Re: RFC vmstat: On demand vmstat threads

From: Andrew Morton
Date: Wed Sep 18 2013 - 18:07:10 EST


On Tue, 10 Sep 2013 21:13:34 +0000 Christoph Lameter <cl@xxxxxxxxx> wrote:

> Subject: vmstat: On demand vmstat workers V2

grumbles.

> vmstat threads are used for folding counter differentials into the
> zone, per node and global counters at certain time intervals.

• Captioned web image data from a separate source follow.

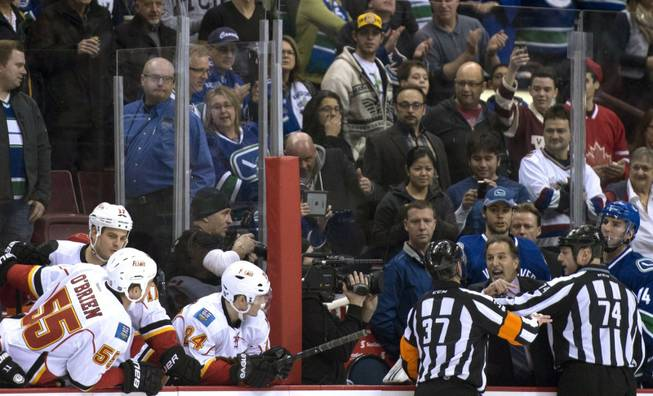 Referees get in the way of Vancouver Canucks head coach John Tortorella as he screams at the Calgary Flames bench during first period NHL hockey action at Rogers Arena in Vancouver, British Columbia Saturday Jan. 18, 2014.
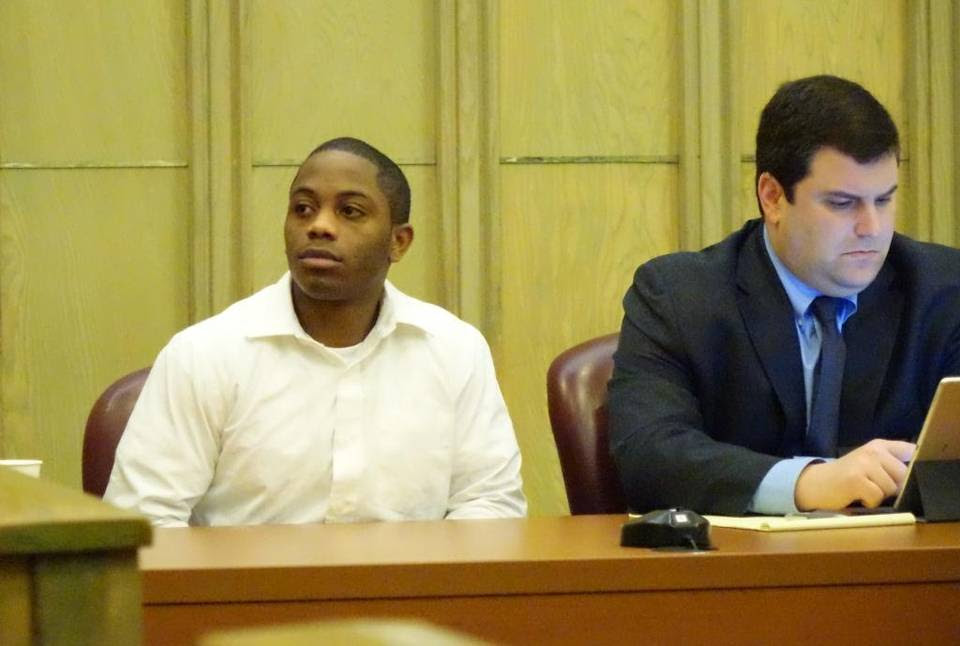 Nathaniel Payne-Collins, 22, left, was acquitted at trial on allegations he murdered security guard Robert Nelson in South Miami-Dade in August 2013. At right is his defense attorney, Ayuban Tomas.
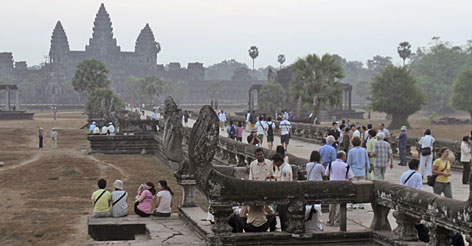 Tourists gather at Angkor Wat temple in Siem Reap, Cambodia, one of several iconic Asian destinations that have seen a surge in visitors in recent years.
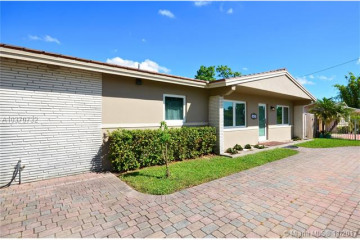 Home for Sale at 10829 N Snapper Creek Dr, Miami FL 33173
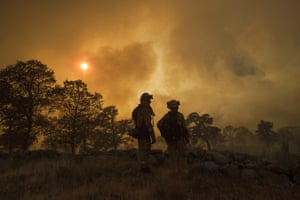 Firefighter Jake Hainey (left) and engineer Anna Mathiasen watch as a wildfire burns near Oroville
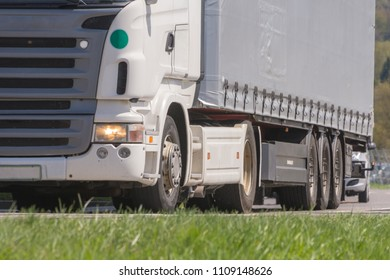 Truck with semi-trailer driving in the spring in freight traffic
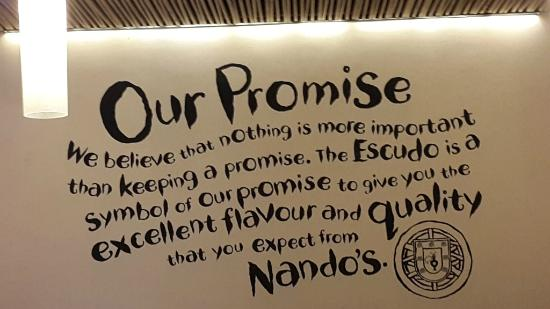 Nando's : Their promise written at the entrance.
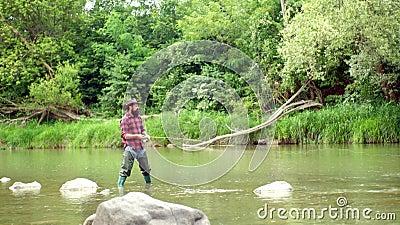 pescados en el gancho de leva Hombre con las cañas de pescar en litera del río angler La pesca con mosca es la más renombrada com almacen de metraje de vídeo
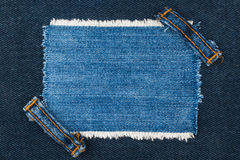 Frame with two straps jeans, lies on the dark denim Stock Photography
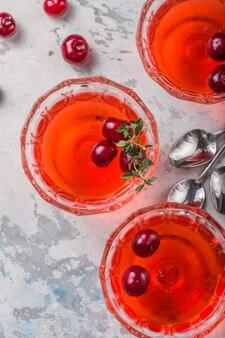 Raspberry jelly  with fresh raspberries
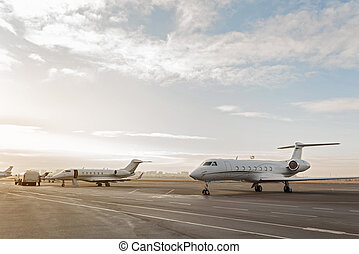 Different passenger aircrafts situating at runway - Various...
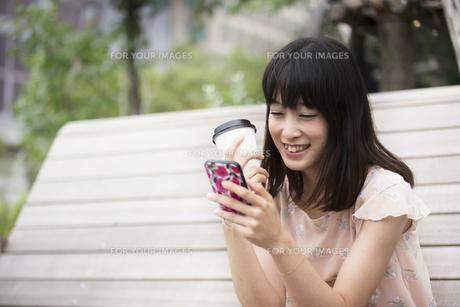 スマホを見る笑顔の女性の素材 [FYI00491594]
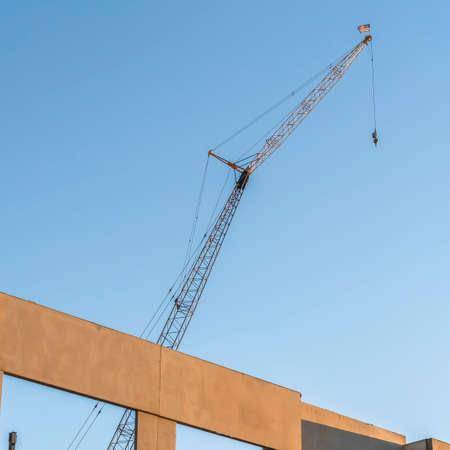 Quadratisches Gebäude im Bau mit Metallkran und Hintergrund des blauen Himmels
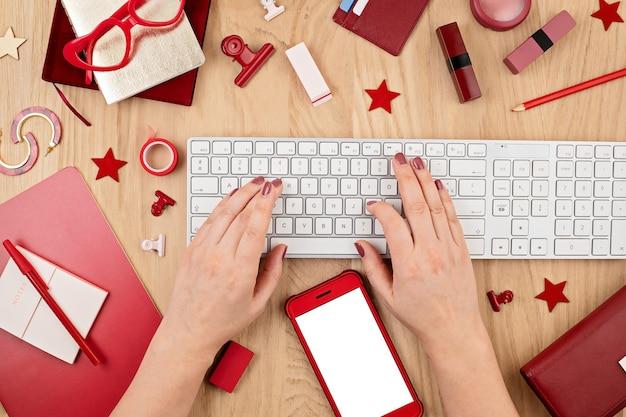 Mulher com as mãos digitando no teclado. vista de cima, configuração plana. compras online, redes sociais, navegação na internet, conceito de blog online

These are not "threads". Let's please use accurate terminology
("keventd works" is close enough) and not inappropriately repurpose
well-understood terms.

> They currently run at defined intervals on all processors which will
> cause some holdoff for processors that need minimal intrusion by the
> OS.
>
> This patch creates a vmstat shepherd task that monitors the

No, it does not call kthread_run() hence it does not create a task. Or
a thread.

> per cpu differentials on all processors. If there are differentials
> on a processor then a vmstat worker thread local to the processors
> with the differentials is created. That worker will then start
> folding the diffs in regular intervals. Should the worker
> find that there is no work to be done then it will
> terminate itself and make the shepherd task monitor the differentials
> again.
>
> With this patch it is possible then to have periods longer than
> 2 seconds without any OS event on a "cpu" (hardware thread).

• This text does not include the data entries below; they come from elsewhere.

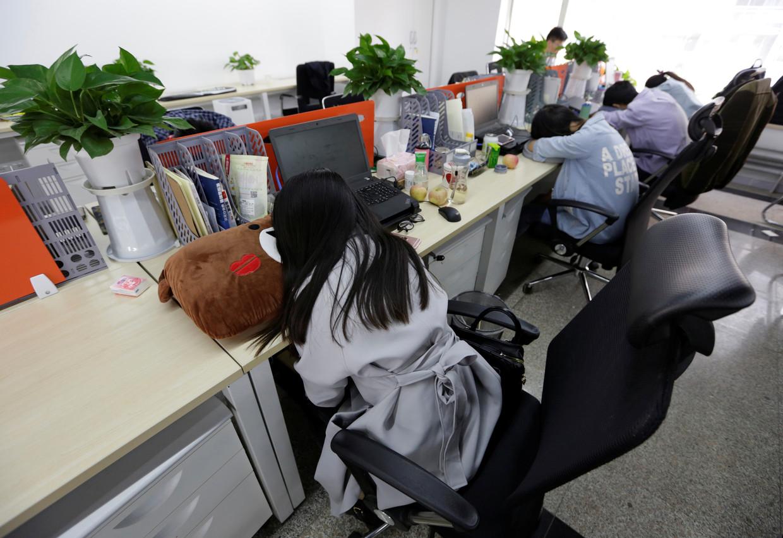Werknemers van het Chinese fintech-bedrijf Goopal in Beijing doen een dutje na de lunch. Beeld Jason Lee / Reuters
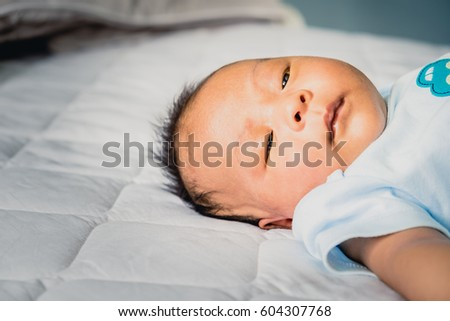 Newborn baby cute sleeping on blanket at home.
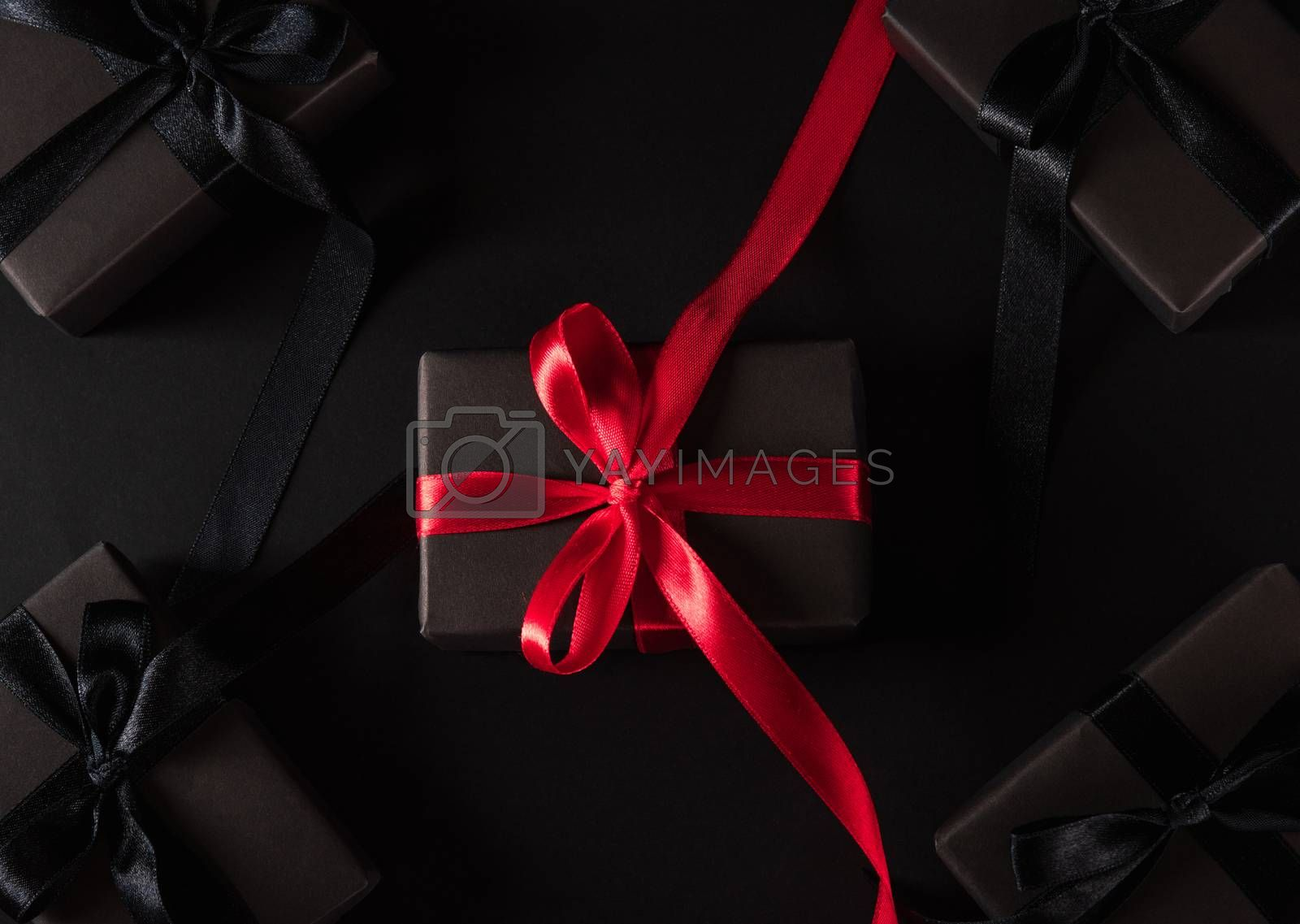 Black Friday sale shopping concept, Top view of gift box wrapped black paper and black bow ribbon present around the box with a red ribbon, studio shot on dark background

It would be useful (actually essential) to have a description of why
anyone cares about this. A good and detailed description, please.

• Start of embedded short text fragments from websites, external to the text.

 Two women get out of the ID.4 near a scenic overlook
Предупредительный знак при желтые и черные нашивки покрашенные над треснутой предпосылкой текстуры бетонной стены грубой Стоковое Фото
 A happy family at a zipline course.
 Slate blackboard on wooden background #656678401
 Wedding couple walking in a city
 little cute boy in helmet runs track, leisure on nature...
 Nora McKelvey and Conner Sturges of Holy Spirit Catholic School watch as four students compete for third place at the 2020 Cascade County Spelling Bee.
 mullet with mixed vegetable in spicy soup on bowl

> The tick_do_timer_cpu is chosen to run the shepherd workers.
> So there must be at least one cpu that will keep running vmstat
> updates.
>
> ...
>
> --- linux.orig/mm/vmstat.c 2013-09-09 13:58:25.526562233 -0500
> +++ linux/mm/vmstat.c 2013-09-09 16:09:14.266402841 -0500
> @@ -14,6 +14,7 @@
> #include <linux/module.h>
> #include <linux/slab.h>
> #include <linux/cpu.h>
> +#include <linux/cpumask.h>
> #include <linux/vmstat.h>
> #include <linux/sched.h>
> #include <linux/math64.h>
> @@ -414,13 +415,18 @@ void dec_zone_page_state(struct page *pa
> EXPORT_SYMBOL(dec_zone_page_state);
> #endif
>
> -static inline void fold_diff(int *diff)
> +
> +static inline int fold_diff(int *diff)
> {
> int i;
> + int changes = 0;
>
> for (i = 0; i < NR_VM_ZONE_STAT_ITEMS; i++)
> - if (diff[i])
> + if (diff[i]) {
> atomic_long_add(diff[i], &vm_stat[i]);
> + changes++;
> + }
> + return changes;
> }
>
> /*
> @@ -437,11 +443,12 @@ static inline void fold_diff(int *diff)
> * with the global counters. These could cause remote node cache line
> * bouncing and will have to be only done when necessary.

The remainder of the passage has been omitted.